Au moment où les CME décident des déprogrammations (la région est en palier 5) afin de transférer du personnel, nous attendons toujours de l’agence un courrier à l’attention des médecins qui les informe sur des dispositifs financiers possibles pour compenser leur mobilisation.

Je tire mon chapeau aux équipes des cliniques et hôpitaux privés, mais aussi à celles de l’AP-HM, du CHU de Nice, de l’Hôpital militaire de Toulon… qui ont été extrêmement efficaces.

Au démarrage de cette 5e vague, les éléments de langage des acteurs du secteur public ont été « le secteur privé ne fait rien ». Nous les avons immédiatement rencontrés et aujourd’hui, nous prenons en charge une activité dispatchée par des coordinateurs qui ne regardent pas le statut.

Toutefois, parfois, je me rappelle que mon centre de SSR, un des deux seuls de la région qui prend en charge les patients lourds en pneumologie, est rémunéré 55 % de moins que les SSR publics…
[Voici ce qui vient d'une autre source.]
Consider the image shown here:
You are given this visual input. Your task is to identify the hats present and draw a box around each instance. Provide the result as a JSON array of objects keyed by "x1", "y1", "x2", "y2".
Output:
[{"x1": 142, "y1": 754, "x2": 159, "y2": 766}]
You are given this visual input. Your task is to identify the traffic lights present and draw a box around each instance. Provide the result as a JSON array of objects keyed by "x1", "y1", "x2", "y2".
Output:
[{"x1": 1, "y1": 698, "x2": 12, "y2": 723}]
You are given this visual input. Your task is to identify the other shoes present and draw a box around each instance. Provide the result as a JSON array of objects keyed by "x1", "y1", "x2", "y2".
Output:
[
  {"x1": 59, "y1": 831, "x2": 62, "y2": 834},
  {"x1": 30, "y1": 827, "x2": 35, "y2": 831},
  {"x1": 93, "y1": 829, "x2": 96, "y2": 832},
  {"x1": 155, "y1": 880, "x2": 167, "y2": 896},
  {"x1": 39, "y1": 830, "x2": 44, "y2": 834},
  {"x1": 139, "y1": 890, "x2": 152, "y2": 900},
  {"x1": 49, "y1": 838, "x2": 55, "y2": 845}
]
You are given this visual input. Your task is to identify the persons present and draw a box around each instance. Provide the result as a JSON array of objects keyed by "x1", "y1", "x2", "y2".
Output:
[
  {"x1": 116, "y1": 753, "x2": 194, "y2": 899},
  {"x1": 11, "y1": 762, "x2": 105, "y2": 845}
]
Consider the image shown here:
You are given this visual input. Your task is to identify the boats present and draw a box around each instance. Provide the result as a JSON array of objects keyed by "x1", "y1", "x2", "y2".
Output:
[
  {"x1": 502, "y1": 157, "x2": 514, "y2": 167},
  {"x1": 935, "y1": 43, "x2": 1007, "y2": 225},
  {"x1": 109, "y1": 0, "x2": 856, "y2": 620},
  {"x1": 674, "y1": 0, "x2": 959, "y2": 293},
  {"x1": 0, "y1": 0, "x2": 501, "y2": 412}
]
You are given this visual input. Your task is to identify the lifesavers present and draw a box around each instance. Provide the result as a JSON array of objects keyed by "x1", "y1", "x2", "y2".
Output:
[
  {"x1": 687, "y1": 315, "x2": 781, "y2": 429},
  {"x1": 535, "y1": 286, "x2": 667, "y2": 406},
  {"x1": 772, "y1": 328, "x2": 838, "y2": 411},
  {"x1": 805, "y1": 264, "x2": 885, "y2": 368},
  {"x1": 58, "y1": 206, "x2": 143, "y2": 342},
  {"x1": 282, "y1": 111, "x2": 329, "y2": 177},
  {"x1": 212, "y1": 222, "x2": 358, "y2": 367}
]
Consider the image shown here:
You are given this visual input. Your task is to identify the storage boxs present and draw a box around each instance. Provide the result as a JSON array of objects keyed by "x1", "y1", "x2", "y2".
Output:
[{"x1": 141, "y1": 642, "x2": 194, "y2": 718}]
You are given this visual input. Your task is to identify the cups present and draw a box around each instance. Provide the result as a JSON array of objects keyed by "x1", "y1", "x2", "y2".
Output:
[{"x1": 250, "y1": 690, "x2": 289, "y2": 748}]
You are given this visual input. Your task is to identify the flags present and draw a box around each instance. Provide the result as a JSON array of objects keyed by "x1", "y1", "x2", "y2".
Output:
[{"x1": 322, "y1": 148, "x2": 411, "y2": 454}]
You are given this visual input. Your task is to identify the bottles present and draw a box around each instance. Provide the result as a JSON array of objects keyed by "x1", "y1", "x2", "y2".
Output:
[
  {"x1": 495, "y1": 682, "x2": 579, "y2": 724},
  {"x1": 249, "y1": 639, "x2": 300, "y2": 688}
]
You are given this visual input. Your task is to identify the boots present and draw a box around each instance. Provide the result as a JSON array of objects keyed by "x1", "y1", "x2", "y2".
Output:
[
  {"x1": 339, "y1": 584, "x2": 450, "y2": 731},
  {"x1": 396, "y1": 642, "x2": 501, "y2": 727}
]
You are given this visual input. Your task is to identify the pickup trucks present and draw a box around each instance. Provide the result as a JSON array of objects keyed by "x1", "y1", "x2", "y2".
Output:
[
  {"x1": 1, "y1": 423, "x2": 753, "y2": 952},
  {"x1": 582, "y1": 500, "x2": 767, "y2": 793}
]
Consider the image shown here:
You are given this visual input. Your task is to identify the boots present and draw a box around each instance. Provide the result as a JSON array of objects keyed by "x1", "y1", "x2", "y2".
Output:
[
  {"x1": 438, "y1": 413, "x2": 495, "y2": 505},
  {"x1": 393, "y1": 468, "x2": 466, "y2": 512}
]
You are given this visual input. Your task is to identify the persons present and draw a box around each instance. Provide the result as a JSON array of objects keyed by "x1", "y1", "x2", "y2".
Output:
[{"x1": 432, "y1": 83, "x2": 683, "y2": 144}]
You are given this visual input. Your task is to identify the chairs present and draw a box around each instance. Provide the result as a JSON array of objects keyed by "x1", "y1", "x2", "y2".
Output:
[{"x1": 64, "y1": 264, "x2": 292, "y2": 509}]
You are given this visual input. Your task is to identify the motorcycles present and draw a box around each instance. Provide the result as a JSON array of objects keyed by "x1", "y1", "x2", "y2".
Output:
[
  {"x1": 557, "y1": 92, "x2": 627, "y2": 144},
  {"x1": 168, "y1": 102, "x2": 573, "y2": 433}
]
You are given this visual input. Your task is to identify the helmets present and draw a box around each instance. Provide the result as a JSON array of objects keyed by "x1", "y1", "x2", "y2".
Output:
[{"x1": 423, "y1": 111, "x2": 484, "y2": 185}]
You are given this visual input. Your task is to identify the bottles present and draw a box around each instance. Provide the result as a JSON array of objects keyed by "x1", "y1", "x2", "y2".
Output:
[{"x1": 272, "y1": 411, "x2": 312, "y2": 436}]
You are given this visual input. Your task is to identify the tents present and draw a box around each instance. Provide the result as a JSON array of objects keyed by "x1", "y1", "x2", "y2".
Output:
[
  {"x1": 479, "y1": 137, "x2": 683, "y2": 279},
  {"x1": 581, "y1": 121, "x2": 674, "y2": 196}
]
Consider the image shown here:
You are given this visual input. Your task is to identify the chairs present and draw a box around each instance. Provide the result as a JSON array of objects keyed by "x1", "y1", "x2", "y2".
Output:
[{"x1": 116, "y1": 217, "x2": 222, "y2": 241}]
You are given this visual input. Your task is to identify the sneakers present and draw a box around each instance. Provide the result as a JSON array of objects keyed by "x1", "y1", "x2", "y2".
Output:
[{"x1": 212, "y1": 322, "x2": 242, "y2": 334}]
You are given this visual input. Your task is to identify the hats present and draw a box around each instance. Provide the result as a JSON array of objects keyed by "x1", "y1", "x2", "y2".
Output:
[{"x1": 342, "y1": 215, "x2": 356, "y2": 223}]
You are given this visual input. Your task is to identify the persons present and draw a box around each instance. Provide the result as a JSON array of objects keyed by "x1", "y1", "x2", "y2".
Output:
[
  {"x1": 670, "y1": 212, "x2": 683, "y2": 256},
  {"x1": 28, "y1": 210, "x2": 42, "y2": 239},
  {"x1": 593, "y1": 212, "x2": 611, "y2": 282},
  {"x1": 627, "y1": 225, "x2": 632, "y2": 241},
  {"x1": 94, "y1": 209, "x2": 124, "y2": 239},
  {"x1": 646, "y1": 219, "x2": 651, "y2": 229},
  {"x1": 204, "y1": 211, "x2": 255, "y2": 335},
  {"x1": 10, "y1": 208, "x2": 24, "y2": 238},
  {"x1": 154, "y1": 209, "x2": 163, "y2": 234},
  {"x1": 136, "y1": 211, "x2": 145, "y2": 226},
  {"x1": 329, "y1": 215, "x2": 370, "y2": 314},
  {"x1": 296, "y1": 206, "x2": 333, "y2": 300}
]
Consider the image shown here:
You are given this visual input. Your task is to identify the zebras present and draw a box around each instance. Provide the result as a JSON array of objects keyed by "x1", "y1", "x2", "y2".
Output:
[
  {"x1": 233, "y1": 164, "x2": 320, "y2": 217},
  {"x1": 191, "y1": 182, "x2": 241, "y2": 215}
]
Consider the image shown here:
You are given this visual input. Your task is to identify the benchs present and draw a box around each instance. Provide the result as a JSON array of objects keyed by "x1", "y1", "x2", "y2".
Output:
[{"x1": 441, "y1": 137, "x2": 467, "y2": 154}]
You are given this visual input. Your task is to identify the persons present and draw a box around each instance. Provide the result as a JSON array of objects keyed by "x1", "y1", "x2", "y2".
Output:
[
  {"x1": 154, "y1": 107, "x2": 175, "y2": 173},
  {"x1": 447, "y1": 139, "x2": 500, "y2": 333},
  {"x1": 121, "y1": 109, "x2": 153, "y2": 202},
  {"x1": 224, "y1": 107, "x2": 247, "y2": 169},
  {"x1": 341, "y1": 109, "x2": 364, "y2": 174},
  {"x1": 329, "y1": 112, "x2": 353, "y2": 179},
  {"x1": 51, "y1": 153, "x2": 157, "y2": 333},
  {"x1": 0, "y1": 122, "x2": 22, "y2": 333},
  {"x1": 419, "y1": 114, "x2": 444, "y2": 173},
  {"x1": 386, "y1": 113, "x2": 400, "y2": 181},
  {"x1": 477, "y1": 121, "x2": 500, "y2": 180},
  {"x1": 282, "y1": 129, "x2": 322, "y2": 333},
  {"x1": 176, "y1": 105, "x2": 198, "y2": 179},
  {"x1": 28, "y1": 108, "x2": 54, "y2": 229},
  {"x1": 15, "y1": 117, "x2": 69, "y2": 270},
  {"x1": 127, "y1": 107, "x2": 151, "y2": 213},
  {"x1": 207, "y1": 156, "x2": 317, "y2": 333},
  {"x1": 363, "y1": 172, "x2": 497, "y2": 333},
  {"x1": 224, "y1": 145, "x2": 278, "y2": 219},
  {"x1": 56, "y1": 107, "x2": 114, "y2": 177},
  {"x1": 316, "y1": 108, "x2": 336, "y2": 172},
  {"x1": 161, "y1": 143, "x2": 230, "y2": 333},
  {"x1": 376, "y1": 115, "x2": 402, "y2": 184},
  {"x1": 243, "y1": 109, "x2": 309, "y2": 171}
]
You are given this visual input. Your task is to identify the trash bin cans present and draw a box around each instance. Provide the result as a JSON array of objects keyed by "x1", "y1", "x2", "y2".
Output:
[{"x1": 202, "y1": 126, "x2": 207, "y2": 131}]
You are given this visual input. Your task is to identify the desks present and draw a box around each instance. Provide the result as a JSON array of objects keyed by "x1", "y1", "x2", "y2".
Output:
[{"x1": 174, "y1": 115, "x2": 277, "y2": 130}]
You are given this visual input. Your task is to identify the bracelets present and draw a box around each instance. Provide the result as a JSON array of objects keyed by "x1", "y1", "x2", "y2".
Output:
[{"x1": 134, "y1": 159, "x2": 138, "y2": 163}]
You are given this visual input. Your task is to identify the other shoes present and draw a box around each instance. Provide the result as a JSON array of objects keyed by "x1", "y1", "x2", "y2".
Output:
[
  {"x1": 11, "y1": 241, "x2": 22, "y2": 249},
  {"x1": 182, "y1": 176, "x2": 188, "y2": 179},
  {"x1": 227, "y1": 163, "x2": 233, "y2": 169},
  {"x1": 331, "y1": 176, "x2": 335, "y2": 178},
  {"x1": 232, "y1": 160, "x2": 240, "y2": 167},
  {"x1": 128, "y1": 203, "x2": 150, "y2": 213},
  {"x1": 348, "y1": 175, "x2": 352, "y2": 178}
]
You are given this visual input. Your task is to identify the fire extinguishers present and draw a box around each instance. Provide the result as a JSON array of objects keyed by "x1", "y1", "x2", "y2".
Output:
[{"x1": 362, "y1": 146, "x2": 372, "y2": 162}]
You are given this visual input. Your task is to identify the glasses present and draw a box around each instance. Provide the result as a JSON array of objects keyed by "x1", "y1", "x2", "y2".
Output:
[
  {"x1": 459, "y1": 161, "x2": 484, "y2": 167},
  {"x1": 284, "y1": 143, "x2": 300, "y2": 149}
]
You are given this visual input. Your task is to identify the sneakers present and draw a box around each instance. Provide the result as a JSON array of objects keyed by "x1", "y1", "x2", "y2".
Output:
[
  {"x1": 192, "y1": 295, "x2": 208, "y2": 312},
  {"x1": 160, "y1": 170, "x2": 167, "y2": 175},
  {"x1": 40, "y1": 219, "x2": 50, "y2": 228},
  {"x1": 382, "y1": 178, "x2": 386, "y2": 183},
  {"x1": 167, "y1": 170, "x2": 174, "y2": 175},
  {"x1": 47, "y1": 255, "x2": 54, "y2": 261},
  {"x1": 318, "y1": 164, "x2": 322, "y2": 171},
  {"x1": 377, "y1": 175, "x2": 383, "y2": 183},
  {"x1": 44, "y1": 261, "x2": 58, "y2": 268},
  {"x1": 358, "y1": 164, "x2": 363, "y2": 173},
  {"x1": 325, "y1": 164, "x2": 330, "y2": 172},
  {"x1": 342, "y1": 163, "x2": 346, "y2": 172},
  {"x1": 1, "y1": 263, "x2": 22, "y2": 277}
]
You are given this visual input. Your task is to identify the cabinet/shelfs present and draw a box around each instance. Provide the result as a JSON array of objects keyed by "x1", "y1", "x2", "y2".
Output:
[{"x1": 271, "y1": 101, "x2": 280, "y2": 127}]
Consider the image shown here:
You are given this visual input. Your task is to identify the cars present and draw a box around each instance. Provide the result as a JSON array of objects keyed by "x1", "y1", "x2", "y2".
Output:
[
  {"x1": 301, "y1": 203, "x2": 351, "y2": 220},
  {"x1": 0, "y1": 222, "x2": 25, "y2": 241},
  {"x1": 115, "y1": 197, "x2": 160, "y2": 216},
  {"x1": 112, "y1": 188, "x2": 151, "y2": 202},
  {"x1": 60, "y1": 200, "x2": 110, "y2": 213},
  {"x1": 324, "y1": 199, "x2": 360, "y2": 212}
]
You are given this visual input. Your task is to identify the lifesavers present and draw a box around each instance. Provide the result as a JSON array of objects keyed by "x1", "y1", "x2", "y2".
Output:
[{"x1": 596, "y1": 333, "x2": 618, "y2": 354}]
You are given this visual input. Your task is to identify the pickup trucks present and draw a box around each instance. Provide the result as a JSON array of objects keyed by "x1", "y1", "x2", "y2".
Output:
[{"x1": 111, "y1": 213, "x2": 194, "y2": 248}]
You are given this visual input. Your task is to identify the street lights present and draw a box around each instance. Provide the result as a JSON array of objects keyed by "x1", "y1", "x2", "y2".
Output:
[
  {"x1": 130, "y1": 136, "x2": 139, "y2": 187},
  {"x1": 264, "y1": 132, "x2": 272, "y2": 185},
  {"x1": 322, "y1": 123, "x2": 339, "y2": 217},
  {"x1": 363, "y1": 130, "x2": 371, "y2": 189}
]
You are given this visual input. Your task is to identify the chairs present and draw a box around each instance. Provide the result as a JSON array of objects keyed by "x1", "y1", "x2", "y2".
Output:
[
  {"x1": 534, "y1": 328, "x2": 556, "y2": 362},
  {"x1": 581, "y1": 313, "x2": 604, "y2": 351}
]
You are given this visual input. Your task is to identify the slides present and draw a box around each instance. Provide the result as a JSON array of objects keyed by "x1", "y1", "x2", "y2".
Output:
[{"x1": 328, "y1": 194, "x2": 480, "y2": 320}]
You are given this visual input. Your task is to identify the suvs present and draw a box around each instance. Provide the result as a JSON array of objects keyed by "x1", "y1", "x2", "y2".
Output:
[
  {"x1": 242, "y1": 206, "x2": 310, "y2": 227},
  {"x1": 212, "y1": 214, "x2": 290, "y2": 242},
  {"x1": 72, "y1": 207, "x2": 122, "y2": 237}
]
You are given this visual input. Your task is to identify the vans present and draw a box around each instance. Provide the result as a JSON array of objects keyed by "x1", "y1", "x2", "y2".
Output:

Mon cri final sera donc de dire : alors que l’hospitalisation privée de PACA a augmenté son nombre de lits de réanimation de 109 à 175 en janvier 2022, a pris en charge 82 % des patients atteints du Covid dans les établissements de SSR en 2021, l’État doit nous reconnaître le mérite d’appartenir au service public hospitalier, dont nous sommes exclus depuis la loi Touraine. C’est une vraie blessure.